▶ [SOURCE EXCERPT]
This ancient capital of Polish kings, forgotten by mainstream tourists during its nearly half-century of occupation and communism, is undergoing a rebirth that could make it the next jewel of Europe to be found by American travelers.
From the historic treasures of Wawel Cathedral and the Renaissance corridors of the former Royal Castle, to Europe’s largest market square at the heart of a bustling Old Town, Krakow offers the glories of a great central European city without the crowds of better-known destinations.
Krakow is not the only drawing point in this country of almost 40 million people. Poland is particularly appealing now because, while Western goods and services are becoming available, prices remain downright cheap compared with other major European cities.
Warsaw, rebuilt after World War II, has embraced capitalism and is quickly becoming a major business center. A reconstructed Old Town, the castles of Poland’s last kings and peaceful parks offer a respite from the buzz of commerce.
Poznan, at the center of Poland’s historic heartland, combines business and history as host of the region’s largest trade fair at the same time as a medieval festival in its old market square. Close to the villages in western Poland, Poznan is using its historic ties to neighboring Germany to become a leading banking center.
For travelers looking to get away from crowded cities, Poland offers the Tatra Mountains along the border with Slovakia that make up in beauty what they lack in altitude. The mountains are more popular with Poles than with visitors and are accessible even to novice hikers.
Krakow
Krakow is Poland’s cultural center and historic heart. LOT Polish Airlines flies here from Warsaw and a few Western cities such as Frankfurt, but it’s best to fly into Warsaw and take the comfortable Intercity train to Krakow-about $10 for the 2-hour non-stop trip.

▶ [REQUIRED WORK]
A) Translate this sentence from the Poland travel piece into Spanish: "Krakow is Poland’s cultural center and historic heart."
B) According to the Poland travel piece, which mountains lie along Poland's border with Slovakia?
C) Please carry on writing the Poland travel piece, starting after its last sentence.
The listing has no connection to the Poland travel piece.

▶ [SUPPLIED INFORMATION]
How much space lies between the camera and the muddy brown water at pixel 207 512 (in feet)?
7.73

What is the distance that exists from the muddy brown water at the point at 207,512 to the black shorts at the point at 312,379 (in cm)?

▶ [SET OF ANSWERS]
A) Cracovia es el centro cultural y el corazón histórico de Polonia.

B) The Tatra Mountains.

C)
In June, the city stages its annual Days of Krakow, with 30 days of music, dance, art and film capped by the feast of St. John, which features fireworks, music, and folk theater along the Vistula River.
For the cost-conscious traveler, several decent hotels are a short walk from the station inside the old city. If price is no object, the newly redone Hotel Grand offers the best location in town, a block from the main square.
If price is the only consideration, a youth hostel is only a 12-cent tram ride away and offers a nightclub downstairs with cheap beer and an international clientele. For a different experience, take bus 100 to Pod Kopcem, a former Austrian military fortress converted to a hotel.
Once settled in, walk down the medieval streets of the Old Town (Stare Miasto) until you reach Main Market Square (Rynek Glowny), the largest open square on the continent.
Market Square is dominated by the old Cloth Hall (Sukiennice) at its center, once home to the textile guild. Today it has souvenir booths aimed at tourists.
While you could spend a lot more time to save a little money, the prices are fair and the goods authentic. Among the best souvenirs are carved wooden boxes and chess sets, amber jewelry, original ink drawings, and religious items.
Dominating the northeast corner of Market Square is the 13th Century St. Mary’s Church, with its intricately carved altarpiece opened at noon daily.
A walk down Grodzka Street retraces the route of Polish kings. After moving the capital to Warsaw in 1596, kings still came to Krakow to be crowned, proceeding through Market Square to Wawel Cathedral, which houses Poland’s cultural treasures and the tombs of its greatest leaders.
The cathedral and neighboring castle sit atop a hill and offer a commanding view of the Vistula River. For those in shape, a further climb up the cathedral’s bell tower offers the best view of the city.
Krakow has plenty of museums, but it can also be rewarding to stroll around the Old Town’s narrow streets, closed to traffic for the most part. The 600-year-old Jagiellonian University takes up much of the Old Town’s southwest section; new, private shops and restaurants are reclaiming centuries-old buildings, and Florianska Street has become home to electronics shops.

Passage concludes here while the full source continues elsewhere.